Update the listing below so that "detector" becomes "scanner" everywhere it appears, with everything else left unchanged and the pictures left out.
■ ■ ■ ■ ■ ■ ■
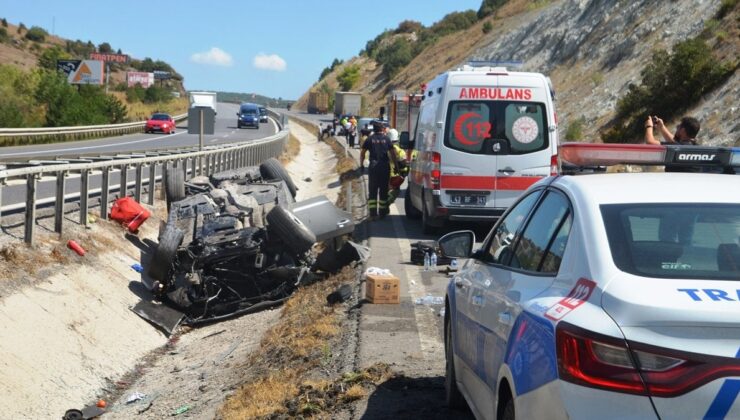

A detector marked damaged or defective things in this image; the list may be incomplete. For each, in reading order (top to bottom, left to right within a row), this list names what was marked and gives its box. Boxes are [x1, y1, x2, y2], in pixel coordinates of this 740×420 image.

wrecked vehicle [137, 158, 362, 332]
overturned vehicle [137, 156, 366, 330]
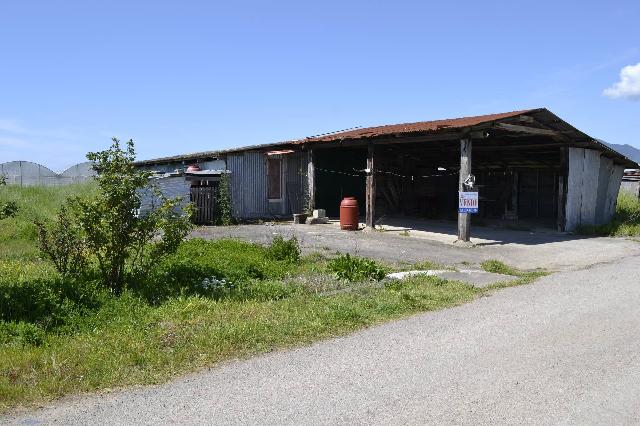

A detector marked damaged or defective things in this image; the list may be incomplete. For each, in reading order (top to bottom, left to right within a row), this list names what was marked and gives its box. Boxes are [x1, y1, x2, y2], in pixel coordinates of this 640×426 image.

rusty metal roof [300, 110, 536, 143]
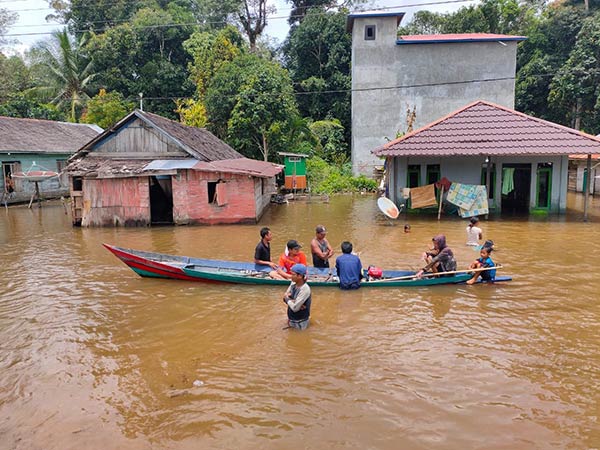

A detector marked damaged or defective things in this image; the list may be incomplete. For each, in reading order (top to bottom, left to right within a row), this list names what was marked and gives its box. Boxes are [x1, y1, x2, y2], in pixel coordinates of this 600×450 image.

rusty corrugated roof [0, 116, 101, 155]
rusty corrugated roof [372, 101, 600, 157]
rusty corrugated roof [195, 158, 284, 178]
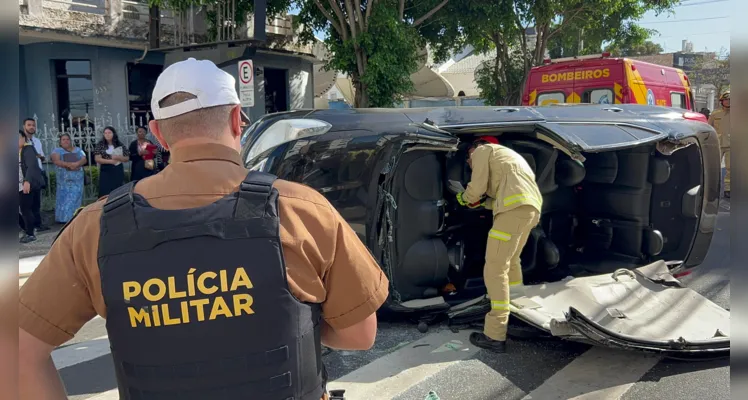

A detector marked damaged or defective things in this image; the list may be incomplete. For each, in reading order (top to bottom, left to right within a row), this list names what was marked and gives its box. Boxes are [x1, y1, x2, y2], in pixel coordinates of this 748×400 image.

overturned black suv [243, 104, 728, 358]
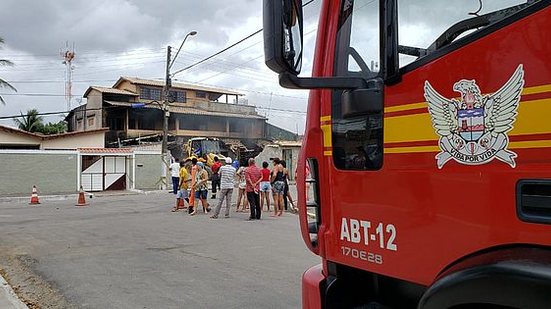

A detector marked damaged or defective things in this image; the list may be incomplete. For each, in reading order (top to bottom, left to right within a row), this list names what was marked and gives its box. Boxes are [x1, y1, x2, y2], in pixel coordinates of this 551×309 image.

damaged building [65, 76, 300, 161]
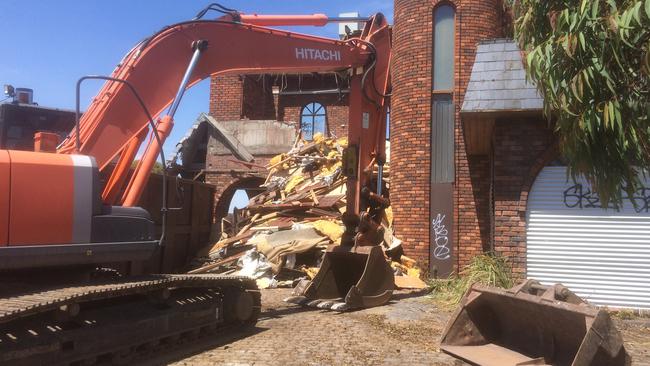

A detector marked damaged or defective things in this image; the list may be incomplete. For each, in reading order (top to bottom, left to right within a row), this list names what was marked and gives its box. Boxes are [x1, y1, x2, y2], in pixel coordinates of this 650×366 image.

rusty bucket on ground [284, 244, 394, 310]
rusty bucket on ground [438, 278, 624, 364]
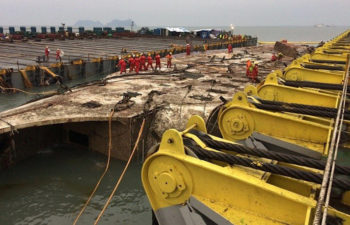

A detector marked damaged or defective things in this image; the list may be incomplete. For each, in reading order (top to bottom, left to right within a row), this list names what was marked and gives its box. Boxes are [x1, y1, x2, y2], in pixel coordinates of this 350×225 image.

damaged deck [0, 44, 308, 162]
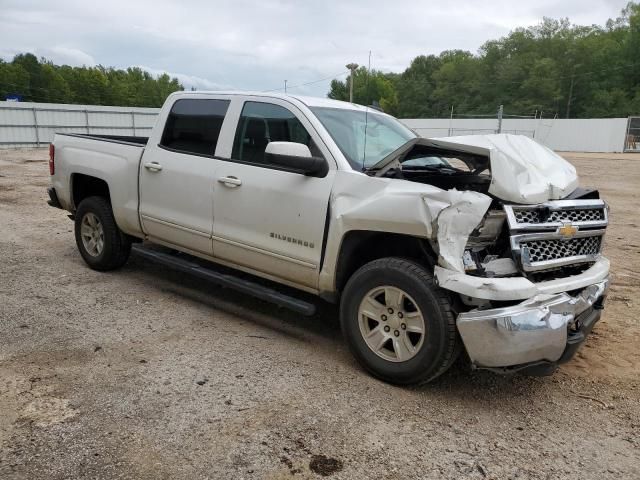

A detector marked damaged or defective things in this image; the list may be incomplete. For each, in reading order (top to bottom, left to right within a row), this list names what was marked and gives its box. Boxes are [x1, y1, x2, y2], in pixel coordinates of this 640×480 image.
■ ■ ■ ■ ■ ■ ■
(FINAL ANSWER):
A scanner marked damaged or defective things in this image; the list may be incomplete. For each, in reading order (top to bottom, left to right within a row), this list names what was marked and gives its box. Boxes are [x1, y1, x2, y2], in pixel coordinates of this 740×420 image.

wrecked vehicle [137, 158, 362, 332]
overturned vehicle [137, 156, 366, 330]

A scanner marked damaged or defective things in this image; the list may be incomplete. For each, in reading order (top to bottom, left to right within a row), this list names what was marked and gives its box. Boxes are [x1, y1, x2, y2], in pixel coordinates of this 640×426 image.

rusty metal roof [300, 110, 536, 143]

A scanner marked damaged or defective things in this image; the list may be incomplete. For each, in reading order (top to bottom, left to right within a row), this list names what was marked and gives its box. Boxes are [x1, y1, x2, y2], in pixel coordinates of this 600×450 image.

rusty corrugated roof [0, 116, 101, 155]
rusty corrugated roof [372, 101, 600, 157]
rusty corrugated roof [195, 158, 284, 178]

A scanner marked damaged or defective things in this image; the list may be incomplete. For each, in reading order (top to bottom, left to right within a row), this list names what was marked and gives its box. Boxes are [x1, y1, x2, y2], in pixel coordinates of this 748×400 image.

overturned black suv [243, 104, 728, 358]

A scanner marked damaged or defective things in this image; the list may be incomplete. For each, in reading order (top to bottom, left to right within a row), this list names what was marked and gives its box. Boxes are [x1, y1, x2, y2], in pixel coordinates of this 551×309 image.

damaged building [65, 76, 300, 161]

A scanner marked damaged or defective things in this image; the list may be incomplete. For each, in reading order (top to bottom, left to right within a row), this list names what was marked and gives its box. Boxes are [x1, y1, x2, y2], in pixel coordinates of this 650×366 image.

rusty bucket on ground [284, 244, 394, 310]
rusty bucket on ground [438, 278, 624, 364]

A scanner marked damaged or defective things in this image; the list may be incomplete. For each, in reading order (top to bottom, left to right within a row), this list names what was marked and gives its box. Boxes are [x1, y1, x2, y2], in pixel coordinates of this 350×225 image.

damaged deck [0, 44, 308, 162]

A scanner marked damaged or defective things in this image; the list may be incomplete. For each, in reading order (top to bottom, left to right within a row), this list names what was marked and gives its box. Boxes are [x1, y1, x2, y2], in pixel coordinates of this 640×480 image.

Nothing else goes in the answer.